È vero che si possono individuare brevi periodi di debolezza delle valute in cui l’economia e i mercati hanno risentito, come accade con qualsiasi fenomeno casuale. Ma per ciascuno di essi è possibile indicare esempi completamente opposti. Come nel 2004, quando il forte aumento delle azioni statunitensi e il solido PIL del quarto trimestre hanno dissipato i timori sulla debolezza del dollaro. Ma perché una valuta debole ha un impatto così limitato sull’economia? Perché, sebbene possa rendere più competitive le vendite di un paese all’estero, molte esportazioni spagnole includono componenti importati, il cui prezzo aumenta a causa della debolezza dell’euro (e viceversa quando una valuta si rafforza). Inoltre, le aziende internazionali sanno come proteggersi dalle fluttuazioni valutarie.
È vero che le esportazioni verso gli Stati Uniti stanno diminuendo, ma questo fatto è probabilmente più legato all’incertezza sui dazi. In fin dei conti, le esportazioni totali sono aumentate grazie all’incremento del commercio intraeuropeo, quindi è meglio parlare di riassestamento piuttosto che di recessione.

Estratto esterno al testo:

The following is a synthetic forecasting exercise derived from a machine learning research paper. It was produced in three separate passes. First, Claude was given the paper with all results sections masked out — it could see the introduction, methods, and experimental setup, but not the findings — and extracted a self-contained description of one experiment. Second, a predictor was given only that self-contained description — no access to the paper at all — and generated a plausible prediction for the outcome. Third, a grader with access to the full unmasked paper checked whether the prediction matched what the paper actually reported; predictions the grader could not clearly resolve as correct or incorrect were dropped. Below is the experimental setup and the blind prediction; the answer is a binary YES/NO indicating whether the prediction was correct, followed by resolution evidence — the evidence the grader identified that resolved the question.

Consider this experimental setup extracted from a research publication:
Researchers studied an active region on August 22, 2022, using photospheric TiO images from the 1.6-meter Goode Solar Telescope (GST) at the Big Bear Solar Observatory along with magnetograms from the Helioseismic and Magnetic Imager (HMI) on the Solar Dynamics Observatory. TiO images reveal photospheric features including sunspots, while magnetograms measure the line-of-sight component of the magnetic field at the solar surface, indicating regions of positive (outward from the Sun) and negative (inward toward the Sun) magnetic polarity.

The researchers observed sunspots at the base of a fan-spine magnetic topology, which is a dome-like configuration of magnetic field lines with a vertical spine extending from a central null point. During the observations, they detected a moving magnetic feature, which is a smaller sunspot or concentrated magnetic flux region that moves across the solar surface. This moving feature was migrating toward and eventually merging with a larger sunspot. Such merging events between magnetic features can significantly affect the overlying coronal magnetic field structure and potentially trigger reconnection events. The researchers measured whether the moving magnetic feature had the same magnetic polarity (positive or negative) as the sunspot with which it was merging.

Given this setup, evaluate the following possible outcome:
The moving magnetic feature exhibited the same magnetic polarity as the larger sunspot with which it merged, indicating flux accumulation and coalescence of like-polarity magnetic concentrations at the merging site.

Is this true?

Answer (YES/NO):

Non è la prima volta che si osserva il rapporto tra dollaro ed euro che si sta verificando nel 2025. Anni fa, quando il dollaro raggiunse il suo livello attuale, si riteneva che fosse diventato “troppo forte”. È vero che, rispetto a un paniere di valute ponderato in base agli scambi commerciali, è più forte che nel 59% dei mesi dal 1970. Ciononostante, il presidente Trump proclama i “vantaggi” di un dollaro debole, diffondendo la convinzione che il calo del dollaro nel 2025 abbia determinato un cambiamento di direzione nei mercati che spinge le banche centrali verso l’euro, lo yuan, l’oro o altri asset. Forse è così. Ma i mercati valutari trattano Trump come qualsiasi altro leader repubblicano. Dal 1969, il dollaro si è indebolito nel 75% dei mandati dei presidenti di quel partito e si è rafforzato, in media, solo nel quarto anno, con la notevole eccezione del primo mandato di Ronald Reagan. Il calo del 2025 (del 9,9% fino a settembre) ricalca il primo mandato di Trump fino a settembre 2017 (con un calo dell’8,9%). Perché temere qualcosa di così normale? Pensate a più lungo termine. Le valute sono negoziate a coppie, quindi alla fine le valute del mondo sviluppato si bilanciano. Per 40 anni, il dollaro ha oscillato in intervalli ristretti rispetto a quasi tutte le altre valute, compreso l’euro dalla sua entrata in vigore. Questa volta non farà eccezione. Mettete da parte i vostri timori per le fluttuazioni monetarie e godetevi il mercato rialzista.